New Mexico Supreme Court issues writ of mandamus against Otero County Commission

[anvplayer video=”5115809″ station=”998122″]

Update, 11 a.m. Thursday: Secretary of State Maggie Toulouse Oliver has made a referral to Attorney General Hector Balderas to investigate these matters.

“All county officials take an oath to uphold the constitution and laws of New Mexico,” Toulouse Oliver said. “The Commissioners in Otero County have violated the public’s trust and our state laws through their recent actions and must be held accountable.” 

SANTA FE, N.M. — The New Mexico Supreme Court issued a writ of mandamus Wednesday against the Otero County Commission for certification of 2022 primary election returns.

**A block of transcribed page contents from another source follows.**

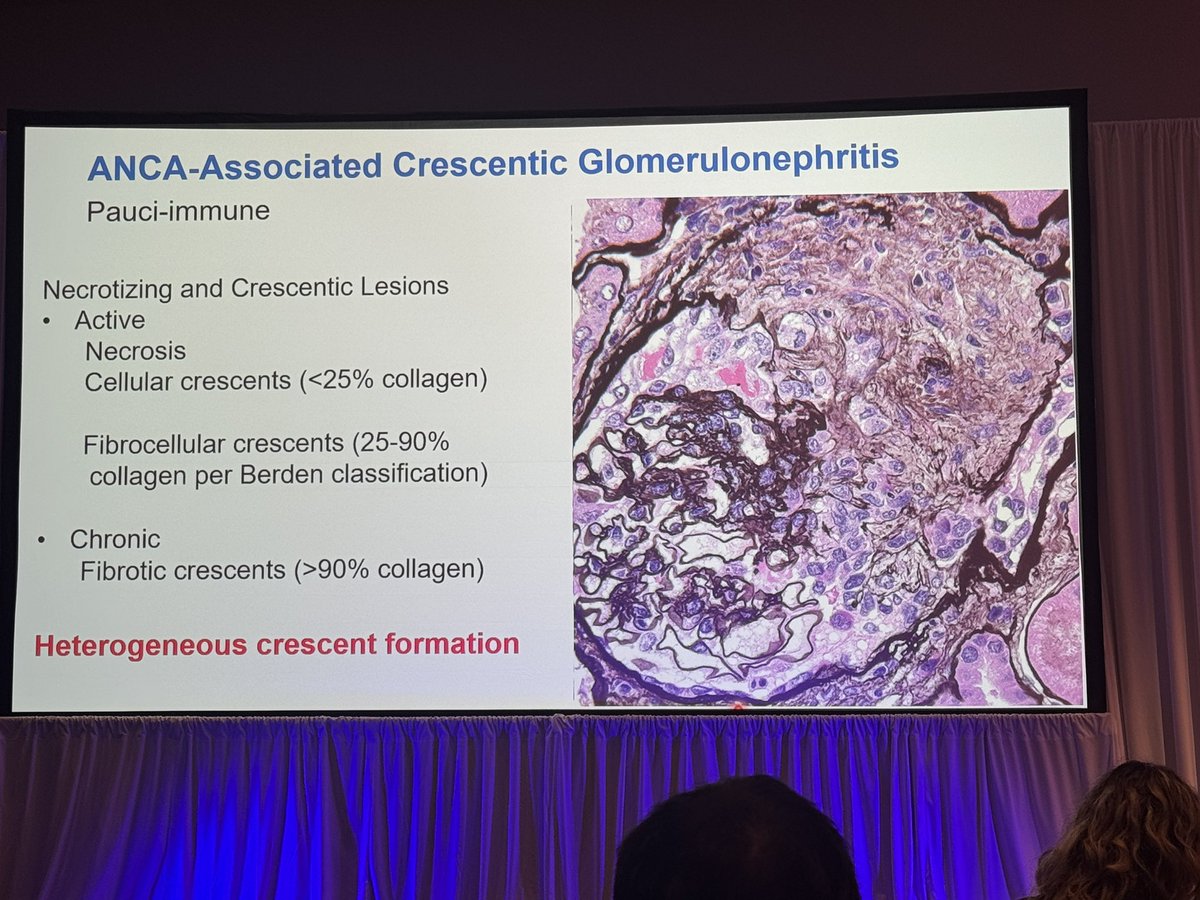 ANCA-Associated Crescentic Glomerulonephritis

Pauci-immune

Necrotizing and Crescentic Lesions

• Active
Necrosis
Cellular crescents (<25% collagen)

Fibrocellular crescents (25-90% collagen per Berden classification)

• Chronic
Fibrotic crescents (>90% collagen)

Heterogeneous crescent formation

The Court granted a petition by Secretary of State Maggie Toulouse Oliver for the writ of mandamus.

The Otero County Commission is ordered to comply and “meet to approve the report of the canvass of the returns and declare the results” of the 2022 primary election by this Friday, June 17.

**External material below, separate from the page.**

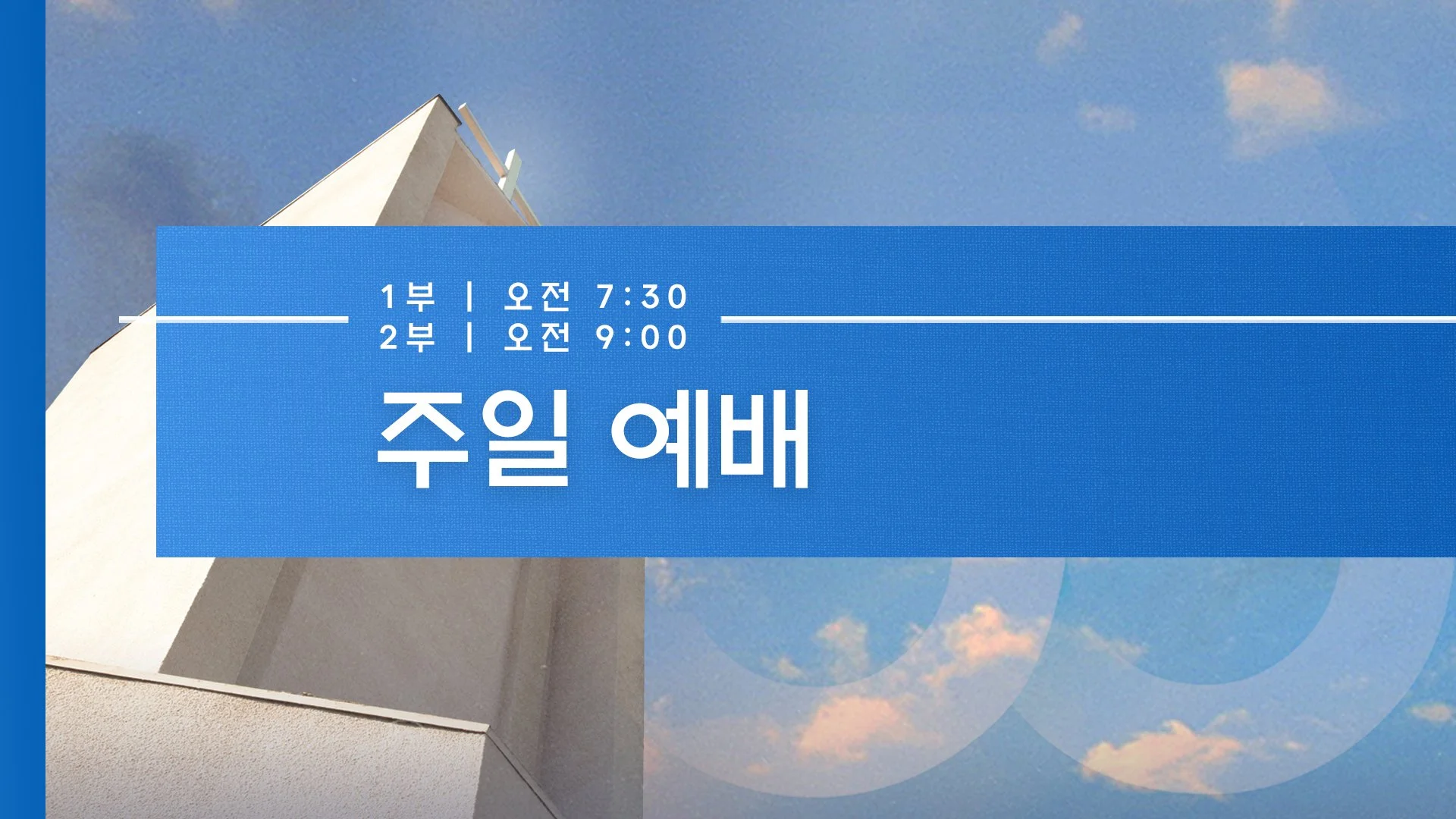 1부 | 오전 7:30
2부 | 오전 9:00

주일 예배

New Mexico Secretary of State Maggie Toulouse Oliver released the following statement in response:

“I applaud the Court for their swift decision in granting my Office’s request to compel the Otero County Commission to follow their constitutional duties and duty under the Election Code to certify the results of the 2022 Primary Election. The voters and candidates of Otero County can now be assured that their voices will be heard in full. Though it was sad to see the Commission give in to discredited conspiracy theories and try to halt the legal process of election certification, it’s encouraging to know that the rule of law prevailed and that the checks and balances in our system of government remain strong.” 

The unprecedented move could throw the state’s overall primary election certification process into disarray, as well as delay recounts in close contests and the placement of candidates on the general election ballot.

Counties in New Mexico double as a canvassing board and must certify those results before they can be sent to a state canvassing board, and winners of the primary can be placed on the November ballot.

The commission at a special meeting Monday opted not to grant the request of their county clerk’s office to certify primary results, citing unsubstantiated claims made by former President Donald Trump and many of his supporters that the machines are vulnerable to hacking and could have changed votes.

Federal and state officials, as well as Dominion, have refuted the claims repeatedly.

County Commissioners Gerald Matherly and Vickie Marquardt did not return calls requesting comments on the decision, and it is not known if they plan to meet before Friday’s deadline.

Couy Griffin, who represents District 3 on the commission, indicated he will not comply. 

“I guess if I had a position, it is just that I am going to hold my ground on this deal,” said Griffin. 

This Friday, the Cowboys for Trump founder is expected to be sentenced on a federal charge related to the Jan. 6, attack on the U.S. Capitol. He maintains that in holding his ground, he is reflecting his constituents in the heavily conservative rural county.

“The people of my county have concerns, as well as I do, and all we are doing is just trying to investigate those concerns,” Griffin said.

Commissioners say they want the county to do a hand tally of each of the 7,371 ballots cast in the primary to ensure they match the number recorded in the machines. At the Monday meeting, they asked the county attorney to request an order from a district judge to access the ballot boxes in order to do so.

Toulouse Oliver said hand counts are not allowed under New Mexico state law and election code, unless there is a specific discrepancy found.

“The bottom line is that the county commission doesn’t have any authority over the voting machines. We have a legal process that has been followed to the letter here in New Mexico,” she said.

In addition to requesting that the state Supreme Court intervene, Toulouse Oliver said her office has also made a criminal referral to the office of the New Mexico Attorney General against the commissioners.  

“The election code is very clear, it is very plain as to what the duties of what the county commission are in this case and they have actively chosen not only to not do them, but also to engage in other official acts which are in violation of the election code,” she said.

Such acts include votes by the commission, on June 9,  to remove the two state mandated ballot drop boxes in the county, discontinue use of the Dominion vote counting machines, and do hand recounts of ballots in their elections, all of which they are not authorized to do under state law.

Should the commissioners not certify the results, Toulouse Oliver said it is unclear what happens next.

“The reality is we are in completely uncharted territory here. We’ve never had a situation like this where a county commission in its function as a county canvassing board has declined to undertake their statutory obligation,” she said.